- [PASSAGE]:
□ □ □

FIG. 4 is a schematic vertical section of a headlight for a main-beam function according to the invention.

FIG. 5 is a schematic perspective view of a module according to FIG. 4.

FIG. 6 illustrates a grating of isolux curves obtained on a screen orthogonal to the optical axis of the module of FIG. 4.

FIG. 7 is a grating of isolux curves obtained with a module giving a broad dipped beam, and

FIG. 8 shows, similarly to FIG. 7, the isoluxes of a focussed dipped beam.

FIG. 1 is a diagram intended to facilitate understanding of the following description. In FIG. 1 a reflector 1, formed by a paraboloid, admits a focus 2 situated on the optical axis 3. A planar light source 4 is disposed in a plane orthogonal to the axis 3. A planar light source 4 is disposed in a plane orthogonal to the axis 3 and passing through the focus 2. The bottom or rear edge of the source 4 is situated at the focus 2. The focus 2 may also be situated at a point adjoining the top or front of the light source. The light rays such as 5a emitted by the bottom edge of the source 4 come from the focus and are reflected at 5b parallel to the optical axis. On the other hand, rays such as 6a coming from the top edge 7 of the source 4 are reflected at 6b in a direction inclined downwards with respect to the horizontal. The same applies for all the points of the source 4 situated above the focus 2.

The light beam thus obtained has a horizontal cut-off line and the area illuminated by the reflected rays such as 6b are situated below this cut-off line.

The surface of the paraboloid 1 is characterised optically by the fact that it transforms a spherical wave surface into a planar wave surface.

The source 4 of FIG. 1 is a planar theoretical light source emitting directly into the air in which the holder of the reflector 1 and source are immersed.

FIG. 2 illustrates a concrete embodiment of a planar light source formed by a high-luminance LED 8 which is composed of a thin planar layer of luminescent material 9, constituting the light source proper, and a volume 10 of transparent material covering and protecting the layer 9. Generally the volume 10 is of revolution, here hemispherical centered on the center O of the emitting layer 9, which may be square or rectangular. The base of the volume 10 is planar, formed by a large circle, and the layer 9 is immersed in the volume 10 at its planar base. The refractive index of the material of the volume 10 is greater than 1, that is to say greater than the refractive index of the air in which all the components are immersed. It is also possible to use a group of LEDs of this type, in particular aligned in an array.

□ □ □

- [DATASET CONTENT]:
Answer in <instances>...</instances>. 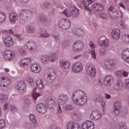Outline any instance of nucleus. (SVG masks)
<instances>
[{"label": "nucleus", "instance_id": "f257e3e1", "mask_svg": "<svg viewBox=\"0 0 129 129\" xmlns=\"http://www.w3.org/2000/svg\"><path fill=\"white\" fill-rule=\"evenodd\" d=\"M73 102L77 105L83 106L86 104L87 97L86 94L83 91L78 90L73 94L72 96Z\"/></svg>", "mask_w": 129, "mask_h": 129}, {"label": "nucleus", "instance_id": "f03ea898", "mask_svg": "<svg viewBox=\"0 0 129 129\" xmlns=\"http://www.w3.org/2000/svg\"><path fill=\"white\" fill-rule=\"evenodd\" d=\"M86 72L88 76H90V77H91V78L95 77V75L96 74V70H95V67L88 64L86 66Z\"/></svg>", "mask_w": 129, "mask_h": 129}, {"label": "nucleus", "instance_id": "7ed1b4c3", "mask_svg": "<svg viewBox=\"0 0 129 129\" xmlns=\"http://www.w3.org/2000/svg\"><path fill=\"white\" fill-rule=\"evenodd\" d=\"M58 26L62 30H68L71 26V23L68 19H61L59 21Z\"/></svg>", "mask_w": 129, "mask_h": 129}, {"label": "nucleus", "instance_id": "20e7f679", "mask_svg": "<svg viewBox=\"0 0 129 129\" xmlns=\"http://www.w3.org/2000/svg\"><path fill=\"white\" fill-rule=\"evenodd\" d=\"M68 100H69L68 95L65 94H61L58 96L57 103L58 105H65L68 102Z\"/></svg>", "mask_w": 129, "mask_h": 129}, {"label": "nucleus", "instance_id": "39448f33", "mask_svg": "<svg viewBox=\"0 0 129 129\" xmlns=\"http://www.w3.org/2000/svg\"><path fill=\"white\" fill-rule=\"evenodd\" d=\"M84 48V43L80 40H77L74 43L73 49L75 52L82 51Z\"/></svg>", "mask_w": 129, "mask_h": 129}, {"label": "nucleus", "instance_id": "423d86ee", "mask_svg": "<svg viewBox=\"0 0 129 129\" xmlns=\"http://www.w3.org/2000/svg\"><path fill=\"white\" fill-rule=\"evenodd\" d=\"M98 44L100 47L107 48L109 46V40L105 36H101L98 40Z\"/></svg>", "mask_w": 129, "mask_h": 129}, {"label": "nucleus", "instance_id": "0eeeda50", "mask_svg": "<svg viewBox=\"0 0 129 129\" xmlns=\"http://www.w3.org/2000/svg\"><path fill=\"white\" fill-rule=\"evenodd\" d=\"M33 12L30 10H23L20 14V18L22 20L26 21L28 19L32 18Z\"/></svg>", "mask_w": 129, "mask_h": 129}, {"label": "nucleus", "instance_id": "6e6552de", "mask_svg": "<svg viewBox=\"0 0 129 129\" xmlns=\"http://www.w3.org/2000/svg\"><path fill=\"white\" fill-rule=\"evenodd\" d=\"M92 99L94 102L100 103L103 107V109H104V107L105 106V102H104L103 96H102L101 94H97V95L93 96Z\"/></svg>", "mask_w": 129, "mask_h": 129}, {"label": "nucleus", "instance_id": "1a4fd4ad", "mask_svg": "<svg viewBox=\"0 0 129 129\" xmlns=\"http://www.w3.org/2000/svg\"><path fill=\"white\" fill-rule=\"evenodd\" d=\"M102 113L97 110H94L92 111L90 115V117L93 120H98L101 119Z\"/></svg>", "mask_w": 129, "mask_h": 129}, {"label": "nucleus", "instance_id": "9d476101", "mask_svg": "<svg viewBox=\"0 0 129 129\" xmlns=\"http://www.w3.org/2000/svg\"><path fill=\"white\" fill-rule=\"evenodd\" d=\"M15 87L17 90H19L21 94L25 93V91H26V84L24 81H21L18 82L16 84Z\"/></svg>", "mask_w": 129, "mask_h": 129}, {"label": "nucleus", "instance_id": "9b49d317", "mask_svg": "<svg viewBox=\"0 0 129 129\" xmlns=\"http://www.w3.org/2000/svg\"><path fill=\"white\" fill-rule=\"evenodd\" d=\"M11 79L9 77H0V86L2 87H8L11 84Z\"/></svg>", "mask_w": 129, "mask_h": 129}, {"label": "nucleus", "instance_id": "f8f14e48", "mask_svg": "<svg viewBox=\"0 0 129 129\" xmlns=\"http://www.w3.org/2000/svg\"><path fill=\"white\" fill-rule=\"evenodd\" d=\"M122 108V107L121 106V103L120 102H115L113 107V110L114 114H115V115H118L119 113H120Z\"/></svg>", "mask_w": 129, "mask_h": 129}, {"label": "nucleus", "instance_id": "ddd939ff", "mask_svg": "<svg viewBox=\"0 0 129 129\" xmlns=\"http://www.w3.org/2000/svg\"><path fill=\"white\" fill-rule=\"evenodd\" d=\"M4 45L8 47V48H11L14 46V39L13 37L10 36H6L4 39Z\"/></svg>", "mask_w": 129, "mask_h": 129}, {"label": "nucleus", "instance_id": "4468645a", "mask_svg": "<svg viewBox=\"0 0 129 129\" xmlns=\"http://www.w3.org/2000/svg\"><path fill=\"white\" fill-rule=\"evenodd\" d=\"M81 127L82 129H94V123L91 120H87L82 123Z\"/></svg>", "mask_w": 129, "mask_h": 129}, {"label": "nucleus", "instance_id": "2eb2a0df", "mask_svg": "<svg viewBox=\"0 0 129 129\" xmlns=\"http://www.w3.org/2000/svg\"><path fill=\"white\" fill-rule=\"evenodd\" d=\"M67 129H81L80 125L73 121H69L67 124Z\"/></svg>", "mask_w": 129, "mask_h": 129}, {"label": "nucleus", "instance_id": "dca6fc26", "mask_svg": "<svg viewBox=\"0 0 129 129\" xmlns=\"http://www.w3.org/2000/svg\"><path fill=\"white\" fill-rule=\"evenodd\" d=\"M16 54L12 50H6L4 55L6 60H12L15 58Z\"/></svg>", "mask_w": 129, "mask_h": 129}, {"label": "nucleus", "instance_id": "f3484780", "mask_svg": "<svg viewBox=\"0 0 129 129\" xmlns=\"http://www.w3.org/2000/svg\"><path fill=\"white\" fill-rule=\"evenodd\" d=\"M113 83V77L110 75L107 76L104 81V84L106 87H109Z\"/></svg>", "mask_w": 129, "mask_h": 129}, {"label": "nucleus", "instance_id": "a211bd4d", "mask_svg": "<svg viewBox=\"0 0 129 129\" xmlns=\"http://www.w3.org/2000/svg\"><path fill=\"white\" fill-rule=\"evenodd\" d=\"M82 68H83L82 64L79 62H76L73 65V70L76 73H79L82 70Z\"/></svg>", "mask_w": 129, "mask_h": 129}, {"label": "nucleus", "instance_id": "6ab92c4d", "mask_svg": "<svg viewBox=\"0 0 129 129\" xmlns=\"http://www.w3.org/2000/svg\"><path fill=\"white\" fill-rule=\"evenodd\" d=\"M91 9L92 11H94L95 12H100V11L103 10L104 7L103 5L99 3H94L92 5Z\"/></svg>", "mask_w": 129, "mask_h": 129}, {"label": "nucleus", "instance_id": "aec40b11", "mask_svg": "<svg viewBox=\"0 0 129 129\" xmlns=\"http://www.w3.org/2000/svg\"><path fill=\"white\" fill-rule=\"evenodd\" d=\"M36 109L39 113H46L47 112V108L44 104H39L37 106Z\"/></svg>", "mask_w": 129, "mask_h": 129}, {"label": "nucleus", "instance_id": "412c9836", "mask_svg": "<svg viewBox=\"0 0 129 129\" xmlns=\"http://www.w3.org/2000/svg\"><path fill=\"white\" fill-rule=\"evenodd\" d=\"M30 69L33 73H40L41 72V66L37 63L32 64Z\"/></svg>", "mask_w": 129, "mask_h": 129}, {"label": "nucleus", "instance_id": "4be33fe9", "mask_svg": "<svg viewBox=\"0 0 129 129\" xmlns=\"http://www.w3.org/2000/svg\"><path fill=\"white\" fill-rule=\"evenodd\" d=\"M10 22L11 24H16V22L18 21V14L16 13H12L9 15Z\"/></svg>", "mask_w": 129, "mask_h": 129}, {"label": "nucleus", "instance_id": "5701e85b", "mask_svg": "<svg viewBox=\"0 0 129 129\" xmlns=\"http://www.w3.org/2000/svg\"><path fill=\"white\" fill-rule=\"evenodd\" d=\"M112 37L114 40H118L120 36V31L119 29H114L111 33Z\"/></svg>", "mask_w": 129, "mask_h": 129}, {"label": "nucleus", "instance_id": "b1692460", "mask_svg": "<svg viewBox=\"0 0 129 129\" xmlns=\"http://www.w3.org/2000/svg\"><path fill=\"white\" fill-rule=\"evenodd\" d=\"M31 63V59L28 57H26L22 59L20 65L21 67H24V66H28V65H30Z\"/></svg>", "mask_w": 129, "mask_h": 129}, {"label": "nucleus", "instance_id": "393cba45", "mask_svg": "<svg viewBox=\"0 0 129 129\" xmlns=\"http://www.w3.org/2000/svg\"><path fill=\"white\" fill-rule=\"evenodd\" d=\"M48 80L49 82H52L55 79V70L53 69H49V73L48 74Z\"/></svg>", "mask_w": 129, "mask_h": 129}, {"label": "nucleus", "instance_id": "a878e982", "mask_svg": "<svg viewBox=\"0 0 129 129\" xmlns=\"http://www.w3.org/2000/svg\"><path fill=\"white\" fill-rule=\"evenodd\" d=\"M25 46L29 50H34L37 48V45L34 41H28L26 43Z\"/></svg>", "mask_w": 129, "mask_h": 129}, {"label": "nucleus", "instance_id": "bb28decb", "mask_svg": "<svg viewBox=\"0 0 129 129\" xmlns=\"http://www.w3.org/2000/svg\"><path fill=\"white\" fill-rule=\"evenodd\" d=\"M72 12V17L73 18H77V17L79 16V10L76 8L75 7H73L71 8Z\"/></svg>", "mask_w": 129, "mask_h": 129}, {"label": "nucleus", "instance_id": "cd10ccee", "mask_svg": "<svg viewBox=\"0 0 129 129\" xmlns=\"http://www.w3.org/2000/svg\"><path fill=\"white\" fill-rule=\"evenodd\" d=\"M59 65L64 69H68L70 67V62L68 60H63L59 62Z\"/></svg>", "mask_w": 129, "mask_h": 129}, {"label": "nucleus", "instance_id": "c85d7f7f", "mask_svg": "<svg viewBox=\"0 0 129 129\" xmlns=\"http://www.w3.org/2000/svg\"><path fill=\"white\" fill-rule=\"evenodd\" d=\"M93 3V1L92 0H84V6L85 10H87L89 12H91V10H90V8L88 7L89 5H91Z\"/></svg>", "mask_w": 129, "mask_h": 129}, {"label": "nucleus", "instance_id": "c756f323", "mask_svg": "<svg viewBox=\"0 0 129 129\" xmlns=\"http://www.w3.org/2000/svg\"><path fill=\"white\" fill-rule=\"evenodd\" d=\"M72 119L75 121H79L81 119V116L80 114L77 113H73L71 115Z\"/></svg>", "mask_w": 129, "mask_h": 129}, {"label": "nucleus", "instance_id": "7c9ffc66", "mask_svg": "<svg viewBox=\"0 0 129 129\" xmlns=\"http://www.w3.org/2000/svg\"><path fill=\"white\" fill-rule=\"evenodd\" d=\"M36 85L38 89H43L44 88V84L41 79H38L36 82Z\"/></svg>", "mask_w": 129, "mask_h": 129}, {"label": "nucleus", "instance_id": "2f4dec72", "mask_svg": "<svg viewBox=\"0 0 129 129\" xmlns=\"http://www.w3.org/2000/svg\"><path fill=\"white\" fill-rule=\"evenodd\" d=\"M74 33L77 36H78L79 37H81L82 35L84 34V31L82 30V29L77 28L74 30Z\"/></svg>", "mask_w": 129, "mask_h": 129}, {"label": "nucleus", "instance_id": "473e14b6", "mask_svg": "<svg viewBox=\"0 0 129 129\" xmlns=\"http://www.w3.org/2000/svg\"><path fill=\"white\" fill-rule=\"evenodd\" d=\"M48 56L49 62H55L57 60V54L56 53H52Z\"/></svg>", "mask_w": 129, "mask_h": 129}, {"label": "nucleus", "instance_id": "72a5a7b5", "mask_svg": "<svg viewBox=\"0 0 129 129\" xmlns=\"http://www.w3.org/2000/svg\"><path fill=\"white\" fill-rule=\"evenodd\" d=\"M41 61L43 64H47V63H49V56L45 55H42L41 57Z\"/></svg>", "mask_w": 129, "mask_h": 129}, {"label": "nucleus", "instance_id": "f704fd0d", "mask_svg": "<svg viewBox=\"0 0 129 129\" xmlns=\"http://www.w3.org/2000/svg\"><path fill=\"white\" fill-rule=\"evenodd\" d=\"M122 57L123 60H125L127 57H129V48L123 51L122 53Z\"/></svg>", "mask_w": 129, "mask_h": 129}, {"label": "nucleus", "instance_id": "c9c22d12", "mask_svg": "<svg viewBox=\"0 0 129 129\" xmlns=\"http://www.w3.org/2000/svg\"><path fill=\"white\" fill-rule=\"evenodd\" d=\"M6 20L7 15L3 12H0V23H4Z\"/></svg>", "mask_w": 129, "mask_h": 129}, {"label": "nucleus", "instance_id": "e433bc0d", "mask_svg": "<svg viewBox=\"0 0 129 129\" xmlns=\"http://www.w3.org/2000/svg\"><path fill=\"white\" fill-rule=\"evenodd\" d=\"M63 13L65 15L66 17H68V18L72 17V10H71V8L70 10H67V9L64 10Z\"/></svg>", "mask_w": 129, "mask_h": 129}, {"label": "nucleus", "instance_id": "4c0bfd02", "mask_svg": "<svg viewBox=\"0 0 129 129\" xmlns=\"http://www.w3.org/2000/svg\"><path fill=\"white\" fill-rule=\"evenodd\" d=\"M52 36L55 41H59L60 40V34H59V33L53 32Z\"/></svg>", "mask_w": 129, "mask_h": 129}, {"label": "nucleus", "instance_id": "58836bf2", "mask_svg": "<svg viewBox=\"0 0 129 129\" xmlns=\"http://www.w3.org/2000/svg\"><path fill=\"white\" fill-rule=\"evenodd\" d=\"M8 97L6 95H4V94L0 95V102H5V101H7L8 100Z\"/></svg>", "mask_w": 129, "mask_h": 129}, {"label": "nucleus", "instance_id": "ea45409f", "mask_svg": "<svg viewBox=\"0 0 129 129\" xmlns=\"http://www.w3.org/2000/svg\"><path fill=\"white\" fill-rule=\"evenodd\" d=\"M46 102L48 106H51V105H55V101H54L52 98L48 99Z\"/></svg>", "mask_w": 129, "mask_h": 129}, {"label": "nucleus", "instance_id": "a19ab883", "mask_svg": "<svg viewBox=\"0 0 129 129\" xmlns=\"http://www.w3.org/2000/svg\"><path fill=\"white\" fill-rule=\"evenodd\" d=\"M41 6L42 8H45V9H50V8H52V4L48 2L42 3Z\"/></svg>", "mask_w": 129, "mask_h": 129}, {"label": "nucleus", "instance_id": "79ce46f5", "mask_svg": "<svg viewBox=\"0 0 129 129\" xmlns=\"http://www.w3.org/2000/svg\"><path fill=\"white\" fill-rule=\"evenodd\" d=\"M106 54V47H102L99 50V55L100 56H105Z\"/></svg>", "mask_w": 129, "mask_h": 129}, {"label": "nucleus", "instance_id": "37998d69", "mask_svg": "<svg viewBox=\"0 0 129 129\" xmlns=\"http://www.w3.org/2000/svg\"><path fill=\"white\" fill-rule=\"evenodd\" d=\"M27 30L29 34H34L35 33V28L34 26H29L27 27Z\"/></svg>", "mask_w": 129, "mask_h": 129}, {"label": "nucleus", "instance_id": "c03bdc74", "mask_svg": "<svg viewBox=\"0 0 129 129\" xmlns=\"http://www.w3.org/2000/svg\"><path fill=\"white\" fill-rule=\"evenodd\" d=\"M122 117H125L127 115V109L121 110L119 114Z\"/></svg>", "mask_w": 129, "mask_h": 129}, {"label": "nucleus", "instance_id": "a18cd8bd", "mask_svg": "<svg viewBox=\"0 0 129 129\" xmlns=\"http://www.w3.org/2000/svg\"><path fill=\"white\" fill-rule=\"evenodd\" d=\"M27 80L31 86H32V87H34V86H35V81H34V79H33V78H32L31 77H29Z\"/></svg>", "mask_w": 129, "mask_h": 129}, {"label": "nucleus", "instance_id": "49530a36", "mask_svg": "<svg viewBox=\"0 0 129 129\" xmlns=\"http://www.w3.org/2000/svg\"><path fill=\"white\" fill-rule=\"evenodd\" d=\"M105 65H106L108 68H110V67H112V66H113V61L109 60L108 61H106Z\"/></svg>", "mask_w": 129, "mask_h": 129}, {"label": "nucleus", "instance_id": "de8ad7c7", "mask_svg": "<svg viewBox=\"0 0 129 129\" xmlns=\"http://www.w3.org/2000/svg\"><path fill=\"white\" fill-rule=\"evenodd\" d=\"M29 117L32 122H33V123H37V120H36V117H35V115H34V114H30Z\"/></svg>", "mask_w": 129, "mask_h": 129}, {"label": "nucleus", "instance_id": "09e8293b", "mask_svg": "<svg viewBox=\"0 0 129 129\" xmlns=\"http://www.w3.org/2000/svg\"><path fill=\"white\" fill-rule=\"evenodd\" d=\"M64 110H72L73 109V106L72 105H66L64 108Z\"/></svg>", "mask_w": 129, "mask_h": 129}, {"label": "nucleus", "instance_id": "8fccbe9b", "mask_svg": "<svg viewBox=\"0 0 129 129\" xmlns=\"http://www.w3.org/2000/svg\"><path fill=\"white\" fill-rule=\"evenodd\" d=\"M6 125V121L4 119H0V129L4 128Z\"/></svg>", "mask_w": 129, "mask_h": 129}, {"label": "nucleus", "instance_id": "3c124183", "mask_svg": "<svg viewBox=\"0 0 129 129\" xmlns=\"http://www.w3.org/2000/svg\"><path fill=\"white\" fill-rule=\"evenodd\" d=\"M18 52L20 55H23L24 56L26 55V50L22 48H19Z\"/></svg>", "mask_w": 129, "mask_h": 129}, {"label": "nucleus", "instance_id": "603ef678", "mask_svg": "<svg viewBox=\"0 0 129 129\" xmlns=\"http://www.w3.org/2000/svg\"><path fill=\"white\" fill-rule=\"evenodd\" d=\"M116 77L120 78L122 77V71H118L115 73Z\"/></svg>", "mask_w": 129, "mask_h": 129}, {"label": "nucleus", "instance_id": "864d4df0", "mask_svg": "<svg viewBox=\"0 0 129 129\" xmlns=\"http://www.w3.org/2000/svg\"><path fill=\"white\" fill-rule=\"evenodd\" d=\"M40 94L34 92L33 93L32 97L34 100H37V98H38V97H39V96H40Z\"/></svg>", "mask_w": 129, "mask_h": 129}, {"label": "nucleus", "instance_id": "5fc2aeb1", "mask_svg": "<svg viewBox=\"0 0 129 129\" xmlns=\"http://www.w3.org/2000/svg\"><path fill=\"white\" fill-rule=\"evenodd\" d=\"M91 55L92 56V59H96V53H95V50H92L91 51Z\"/></svg>", "mask_w": 129, "mask_h": 129}, {"label": "nucleus", "instance_id": "6e6d98bb", "mask_svg": "<svg viewBox=\"0 0 129 129\" xmlns=\"http://www.w3.org/2000/svg\"><path fill=\"white\" fill-rule=\"evenodd\" d=\"M40 36L41 37V38H49V37H50V34L48 33H42L40 35Z\"/></svg>", "mask_w": 129, "mask_h": 129}, {"label": "nucleus", "instance_id": "4d7b16f0", "mask_svg": "<svg viewBox=\"0 0 129 129\" xmlns=\"http://www.w3.org/2000/svg\"><path fill=\"white\" fill-rule=\"evenodd\" d=\"M11 111L13 112V113H15V112H17L18 111V108H17V107L15 106V105H11Z\"/></svg>", "mask_w": 129, "mask_h": 129}, {"label": "nucleus", "instance_id": "13d9d810", "mask_svg": "<svg viewBox=\"0 0 129 129\" xmlns=\"http://www.w3.org/2000/svg\"><path fill=\"white\" fill-rule=\"evenodd\" d=\"M99 16L100 18H101V19H107V16L106 15V14L104 13H100L99 14Z\"/></svg>", "mask_w": 129, "mask_h": 129}, {"label": "nucleus", "instance_id": "bf43d9fd", "mask_svg": "<svg viewBox=\"0 0 129 129\" xmlns=\"http://www.w3.org/2000/svg\"><path fill=\"white\" fill-rule=\"evenodd\" d=\"M25 128L30 129L32 128V124L29 122H26L25 123Z\"/></svg>", "mask_w": 129, "mask_h": 129}, {"label": "nucleus", "instance_id": "052dcab7", "mask_svg": "<svg viewBox=\"0 0 129 129\" xmlns=\"http://www.w3.org/2000/svg\"><path fill=\"white\" fill-rule=\"evenodd\" d=\"M119 129H127V127L125 125V123H123V124L121 123L119 125Z\"/></svg>", "mask_w": 129, "mask_h": 129}, {"label": "nucleus", "instance_id": "680f3d73", "mask_svg": "<svg viewBox=\"0 0 129 129\" xmlns=\"http://www.w3.org/2000/svg\"><path fill=\"white\" fill-rule=\"evenodd\" d=\"M68 41H63L62 43L61 46L62 47V48H66V47H68Z\"/></svg>", "mask_w": 129, "mask_h": 129}, {"label": "nucleus", "instance_id": "e2e57ef3", "mask_svg": "<svg viewBox=\"0 0 129 129\" xmlns=\"http://www.w3.org/2000/svg\"><path fill=\"white\" fill-rule=\"evenodd\" d=\"M89 46L91 49H94V48H95V44H94L92 41L90 42Z\"/></svg>", "mask_w": 129, "mask_h": 129}, {"label": "nucleus", "instance_id": "0e129e2a", "mask_svg": "<svg viewBox=\"0 0 129 129\" xmlns=\"http://www.w3.org/2000/svg\"><path fill=\"white\" fill-rule=\"evenodd\" d=\"M39 21L41 23H45L47 21V20H46V19H45L44 17L41 16L40 17H39Z\"/></svg>", "mask_w": 129, "mask_h": 129}, {"label": "nucleus", "instance_id": "69168bd1", "mask_svg": "<svg viewBox=\"0 0 129 129\" xmlns=\"http://www.w3.org/2000/svg\"><path fill=\"white\" fill-rule=\"evenodd\" d=\"M128 75V73L127 72L122 71V76H123L124 77H127Z\"/></svg>", "mask_w": 129, "mask_h": 129}, {"label": "nucleus", "instance_id": "338daca9", "mask_svg": "<svg viewBox=\"0 0 129 129\" xmlns=\"http://www.w3.org/2000/svg\"><path fill=\"white\" fill-rule=\"evenodd\" d=\"M108 11L109 12H112V13L114 12V7H113V6H110V7L108 8Z\"/></svg>", "mask_w": 129, "mask_h": 129}, {"label": "nucleus", "instance_id": "774afa93", "mask_svg": "<svg viewBox=\"0 0 129 129\" xmlns=\"http://www.w3.org/2000/svg\"><path fill=\"white\" fill-rule=\"evenodd\" d=\"M9 103H5L4 105L3 106V110H7V109H8V105Z\"/></svg>", "mask_w": 129, "mask_h": 129}]
</instances>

□ □ □

- [PROMPT]: According to the passage on headlight reflectors, why does the beam from the arrangement of FIG. 1 have a horizontal cut-off line with the lit area beneath it? Answer in one to three sentences. The material has no connection to the passage on headlight reflectors.

- [REPLY]: Rays from the bottom edge of the planar source come from the focus and are reflected parallel to the optical axis. Rays from the top edge, and from every other point of the source above the focus, are reflected downward from the horizontal, so the lit area lies below the cut-off line.